§ TEXTAUSZUG:

Es geht nicht darum, Druck auszuüben, sondern eine Debatte in der Wissenschaft einzufordern. Wir stellen fest, dass die Europäische Arzneimittel-Agentur die Zulassung für Biontech und Moderna für Kinder ab 12 Jahren erteilt hat. In vielen anderen Ländern, beispielsweise in den Vereinigten Staaten, läuft die Impfkampagne bei den Jugendlichen längst sehr erfolgreich. Auf dieser Basis sollte auch eine Stiko ihre Entscheidungen noch mal überprüfen. Die große Schwachstelle beim Impfen zurzeit ist die mangelnde Impfung bei den Kindern und Jugendlichen. Wenn man eine vierte Welle abwenden will, muss der Impffortschritt schneller werden und auch die Jüngeren stärker umfassen, die ja ab September in Bayern auch wieder in die Schule gehen. Mir ist es wichtig, dass dort kein Infektionsgeschehen stattfindet, sondern maximaler Schutz der Kinder und Jugendlichen möglich ist.

§ AUFGABEN:
**A)** Gib aus dem Textauszug zur Impfung von Kindern und Jugendlichen den Abschnitt wortgetreu wieder, der mit den Worten „Es geht nicht“ anfängt und mit „Jugendlichen möglich ist.“ schließt.
**B)** Setze den Textauszug zur Impfung von Kindern und Jugendlichen im Anschluss an seinen letzten Satz fort.

§ BEREITGESTELLTES MATERIAL:

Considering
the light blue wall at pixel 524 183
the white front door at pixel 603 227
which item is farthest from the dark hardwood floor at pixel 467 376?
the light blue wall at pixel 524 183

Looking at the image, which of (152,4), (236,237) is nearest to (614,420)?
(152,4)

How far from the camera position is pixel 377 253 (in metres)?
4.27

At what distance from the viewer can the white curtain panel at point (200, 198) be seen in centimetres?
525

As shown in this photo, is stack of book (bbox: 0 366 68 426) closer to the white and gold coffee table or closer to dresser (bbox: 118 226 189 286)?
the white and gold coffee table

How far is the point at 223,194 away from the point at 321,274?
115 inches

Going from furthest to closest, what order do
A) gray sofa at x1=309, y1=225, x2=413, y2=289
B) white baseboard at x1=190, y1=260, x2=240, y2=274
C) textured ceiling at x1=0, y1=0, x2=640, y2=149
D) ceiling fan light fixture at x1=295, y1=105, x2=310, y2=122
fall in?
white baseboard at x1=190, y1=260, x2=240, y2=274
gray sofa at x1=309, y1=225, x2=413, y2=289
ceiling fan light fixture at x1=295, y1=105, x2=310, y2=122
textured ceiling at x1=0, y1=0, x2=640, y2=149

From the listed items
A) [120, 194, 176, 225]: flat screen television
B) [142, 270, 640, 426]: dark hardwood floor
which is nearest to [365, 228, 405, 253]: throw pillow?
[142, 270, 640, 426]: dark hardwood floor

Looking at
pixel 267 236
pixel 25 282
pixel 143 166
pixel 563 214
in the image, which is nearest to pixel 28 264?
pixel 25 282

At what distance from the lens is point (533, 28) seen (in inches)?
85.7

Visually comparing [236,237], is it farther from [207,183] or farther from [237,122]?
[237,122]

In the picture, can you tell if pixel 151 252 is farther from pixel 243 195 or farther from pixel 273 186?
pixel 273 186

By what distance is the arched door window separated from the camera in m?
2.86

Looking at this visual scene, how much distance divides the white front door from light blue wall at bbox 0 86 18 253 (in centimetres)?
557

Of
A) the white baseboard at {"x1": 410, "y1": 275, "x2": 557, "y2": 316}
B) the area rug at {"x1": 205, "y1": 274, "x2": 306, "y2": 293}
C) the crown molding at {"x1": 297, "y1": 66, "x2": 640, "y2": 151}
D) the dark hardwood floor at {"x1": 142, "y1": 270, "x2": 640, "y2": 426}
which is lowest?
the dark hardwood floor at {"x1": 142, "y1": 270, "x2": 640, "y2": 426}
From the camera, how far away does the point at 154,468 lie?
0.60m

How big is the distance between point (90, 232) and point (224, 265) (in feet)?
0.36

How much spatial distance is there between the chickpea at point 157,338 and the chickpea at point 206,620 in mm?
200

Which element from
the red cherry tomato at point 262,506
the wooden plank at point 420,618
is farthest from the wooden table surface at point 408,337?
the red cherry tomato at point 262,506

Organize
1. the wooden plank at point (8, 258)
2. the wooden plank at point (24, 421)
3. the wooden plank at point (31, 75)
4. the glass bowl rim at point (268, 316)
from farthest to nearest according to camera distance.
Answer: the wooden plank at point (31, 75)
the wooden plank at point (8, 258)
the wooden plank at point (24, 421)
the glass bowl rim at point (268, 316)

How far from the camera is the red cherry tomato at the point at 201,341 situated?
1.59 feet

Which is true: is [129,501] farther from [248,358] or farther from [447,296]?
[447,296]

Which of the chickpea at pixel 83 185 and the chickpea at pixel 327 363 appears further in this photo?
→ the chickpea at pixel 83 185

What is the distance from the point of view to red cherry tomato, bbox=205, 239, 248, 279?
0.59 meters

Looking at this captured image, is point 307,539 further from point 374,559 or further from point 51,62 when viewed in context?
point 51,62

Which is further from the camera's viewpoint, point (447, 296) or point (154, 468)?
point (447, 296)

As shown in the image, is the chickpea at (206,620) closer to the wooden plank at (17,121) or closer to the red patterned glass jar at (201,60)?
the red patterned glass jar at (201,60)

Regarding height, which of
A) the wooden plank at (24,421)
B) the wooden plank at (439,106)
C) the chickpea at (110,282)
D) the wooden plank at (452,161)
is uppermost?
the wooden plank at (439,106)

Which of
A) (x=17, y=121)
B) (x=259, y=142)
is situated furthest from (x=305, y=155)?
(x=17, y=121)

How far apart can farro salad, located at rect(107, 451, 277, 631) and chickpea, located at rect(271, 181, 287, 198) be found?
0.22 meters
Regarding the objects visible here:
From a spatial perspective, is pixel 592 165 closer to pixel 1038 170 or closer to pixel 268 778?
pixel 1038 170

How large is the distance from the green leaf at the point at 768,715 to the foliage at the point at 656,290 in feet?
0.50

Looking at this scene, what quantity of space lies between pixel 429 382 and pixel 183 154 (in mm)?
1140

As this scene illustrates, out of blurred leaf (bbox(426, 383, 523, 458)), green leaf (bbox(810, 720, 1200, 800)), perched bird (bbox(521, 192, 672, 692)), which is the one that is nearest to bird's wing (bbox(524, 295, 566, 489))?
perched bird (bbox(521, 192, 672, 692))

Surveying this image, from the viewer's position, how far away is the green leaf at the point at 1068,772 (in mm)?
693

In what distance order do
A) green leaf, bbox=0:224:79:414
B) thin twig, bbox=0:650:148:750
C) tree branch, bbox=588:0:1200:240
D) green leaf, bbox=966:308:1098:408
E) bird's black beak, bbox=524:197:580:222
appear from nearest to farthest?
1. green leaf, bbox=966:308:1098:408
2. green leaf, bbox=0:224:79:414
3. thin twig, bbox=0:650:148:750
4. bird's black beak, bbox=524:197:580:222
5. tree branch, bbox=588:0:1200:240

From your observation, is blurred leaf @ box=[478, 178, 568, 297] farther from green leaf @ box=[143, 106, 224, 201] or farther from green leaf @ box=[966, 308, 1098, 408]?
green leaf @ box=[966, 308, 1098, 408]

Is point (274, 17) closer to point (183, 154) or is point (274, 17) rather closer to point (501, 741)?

§ LÖSUNGEN:
**A)**
Es geht nicht darum, Druck auszuüben, sondern eine Debatte in der Wissenschaft einzufordern. Wir stellen fest, dass die Europäische Arzneimittel-Agentur die Zulassung für Biontech und Moderna für Kinder ab 12 Jahren erteilt hat. In vielen anderen Ländern, beispielsweise in den Vereinigten Staaten, läuft die Impfkampagne bei den Jugendlichen längst sehr erfolgreich. Auf dieser Basis sollte auch eine Stiko ihre Entscheidungen noch mal überprüfen. Die große Schwachstelle beim Impfen zurzeit ist die mangelnde Impfung bei den Kindern und Jugendlichen. Wenn man eine vierte Welle abwenden will, muss der Impffortschritt schneller werden und auch die Jüngeren stärker umfassen, die ja ab September in Bayern auch wieder in die Schule gehen. Mir ist es wichtig, dass dort kein Infektionsgeschehen stattfindet, sondern maximaler Schutz der Kinder und Jugendlichen möglich ist.

**B)**
Es wird viel darüber diskutiert, Geimpften wieder mehr Freiheitsrechte zurückzugeben. Führt das nicht letztlich zu einer Impfpflicht durch die Hintertür?

Nein, im Gegenteil. Es geht darum, dass wir denjenigen, die durch ihre Impfung sich und andere vor einer Infektion schützen, wieder die Normalität ermöglichen. Normalität heißt: Theater, Kino, Kunst, Kultur, Gastro und Hotellerie wieder ungehindert nutzen können. Wir können nicht warten, bis auch der Letzte in Deutschland geimpft ist, um Normalität herzustellen. Deswegen ist die unterschiedliche Betrachtung von Geimpften und Nicht-Geimpften eine mögliche Konsequenz. Wer geimpft ist, wird am Schluss seine Freiheiten vollumfänglich nutzen können. Bei Nicht-Geimpften sind Einschränkungen vorstellbar, wenn das Infektionsgeschehen wieder stark steigt.

Das Problem verschärft sich aber, wenn Tests tatsächlich kostenpflichtig werden sollen. Wann ist das denn angedacht?

Ich kann mir vorstellen, dass wir im November an einen Punkt kommen, wo Tests für Erwachsene kostenpflichtig werden - zu dem Zeitpunkt, wenn alle die Möglichkeit hatten, beide Impfangebote anzunehmen.

Mehr als die Hälfte der Deutschen sind mindestens ein Mal gegen Corona geimpft, der Schutz ist so hoch wie nie. Ist die Inzidenz noch der richtige Richtwert für Maßnahmen?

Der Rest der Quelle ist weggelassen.